AKÇT Anlaşması Sorgulanıyor
Türkiye ile AB arasındaki ilişkiler yeni bir döneme giriyor. AB’nin son ilerleme raporunun, Anayasa Komisyonu Başkanı Prof. Dr. Burhan Kuzu tarafından katıldığı bir televizyon programında; “bu çöpe atılacak bir rapor” diyerek yere atılması, aradaki tatsızlığın had safhaya ulaştığını gösteriyor. Türkiye’nin…
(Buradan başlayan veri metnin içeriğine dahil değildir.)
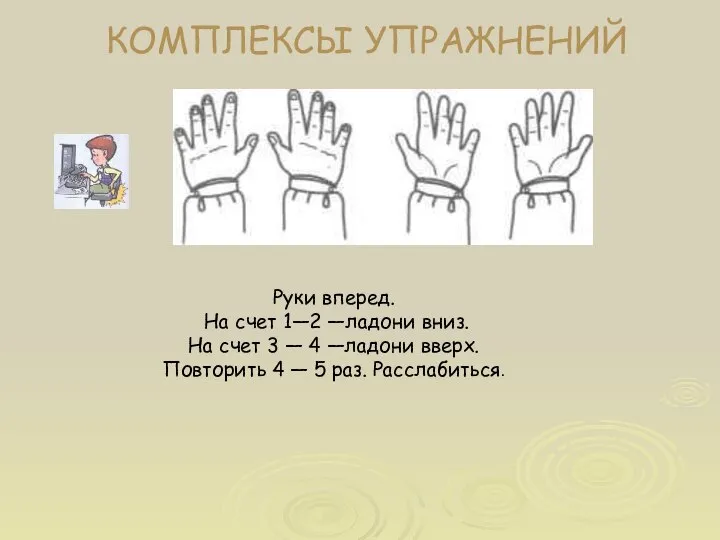 КОМПЛЕКСЫ УПРАЖНЕНИЙ Руки вперед. На счет 1—2 —ладони вниз. На счет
Türkiye ile AB arasındaki ilişkiler yeni bir döneme giriyor. AB’nin son ilerleme raporunun, Anayasa Komisyonu Başkanı Prof. Dr. Burhan Kuzu tarafından katıldığı bir televizyon programında; “bu çöpe atılacak bir rapor” diyerek yere atılması, aradaki tatsızlığın had safhaya ulaştığını gösteriyor.
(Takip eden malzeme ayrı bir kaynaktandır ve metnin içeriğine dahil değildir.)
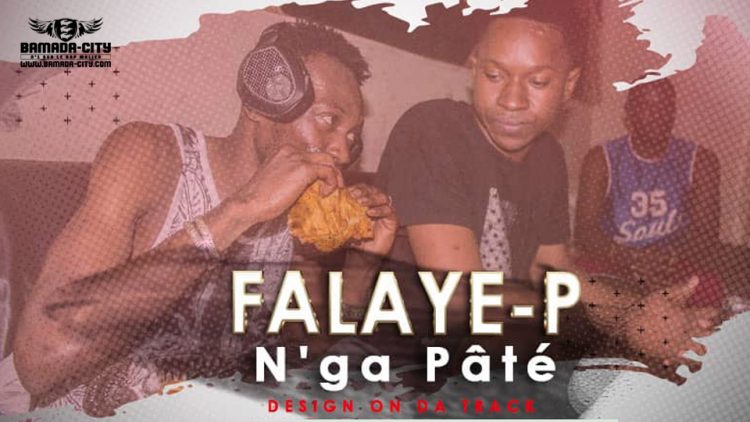 FALAYE PY - N'GA PÂTÉ - Prod by DESIGN ON DA TRACK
Türkiye’nin AB’ye üyelik sürecinde yaşanan olumsuzlukların, demir çelik sektörüne de yansıdığı gözleniyor. Çalışmaları 2001 yılında başlatılan ve 2006 yılında Ko-misyona intikâl ettirilip, iade edilmesi üzerine yeniden çalışılan ve nihayet 2009 yılında tekrar Komisyona gönderilen Türk çelik sektörünün yeniden yapılandırılması raporundan halâ bir ses çıkmaması rahatsızlık yaratıyor. Esasen raporun son hali ile, yeniden yapılandırma raporu olmaktan çok, “yeniden yapılandırmama” raporuna dönüşmüş olması sebebi ile, başlangıçta çalışmalara iştirak eden pek çok üretici kuruluş, yeniden yapılandırma kapsamındaki devlet yardımı talebini geri çekmiş bulunuyor. 12 yıl devam eden bir raporlama süreci ve çelik sektörünün yeniden yapılandırılmasının, rekabet faslının açılış şartı haline getirilmiş olması, AB’nin yaklaşımındaki önyargılı ve tek taraflı bakışı açıkça ortaya koyuyor.
Bugün geldiğimiz noktada sektörümüz, Türkiye ile Avrupa Kömür Çelik Topluluğu (AKÇT) arasındaki serbest ticaret anlaşmasını, giderek artan ölçülerde sorgulamaya başlamış bulunuyor. Gerçekten de yürürlüğe girdiği 1996 yılında Türk Çelik sektörüne vergi avantajı sağlayan anlaşmanın, bugün aynı şartların tüm 3. ülkelere de sağlanmış olması sebebiyle, Türk çelik sektörü açısından ciddi bir avantajı kalmamış, hatta Cezayir ve Meksika örneklerinde olduğu gibi, AB’nin üçüncü ülkeler ile tek başına imzaladığı STA’lar, çelik sektörümüzü dezavantajlı duruma düşürmüştür.
Buna karşılık, Türkiye’nin AB ülkeleri için sıfırladığı gümrük vergilerinin, AB çelik üreticilerine büyük avantaj sağlaması ve çelik ithalatımızın yarısının AB ülkelerinden gümrüksüz olarak yapılması, çelik sektörümüzü sıkıntıya sokuyor. 2012 yılının ilk 8 ayında AB’nin Türkiye’ye net çelik ihracatı 3 misli artmış bulunuyor. AB ile çelik ticareti, sürekli bir şekilde aleyhimize gelişiyor.
Bunun da ötesinde, Anlaşmanın çelik sektörüne her türlü devlet yardımını yasaklayan hükümleri, sektörümüzün dış ticaret açığımızın kapatılmasını amaçlayan yüksek katma değerli ürünlere yönelik yatırımlarını sınırlıyor. Kayda değer bir avantajı bulunmadan, AB’nin yedeğine alınarak gelişmesinin engellendiği duygusu, çelik sektörümüzü rahatsız ediyor. Mevcut ilişkinin, sektörün gelişmesinin önünü tıkamayan, daha dengeli bir yapıya kavuşturulmasına ihtiyaç duyuluyor.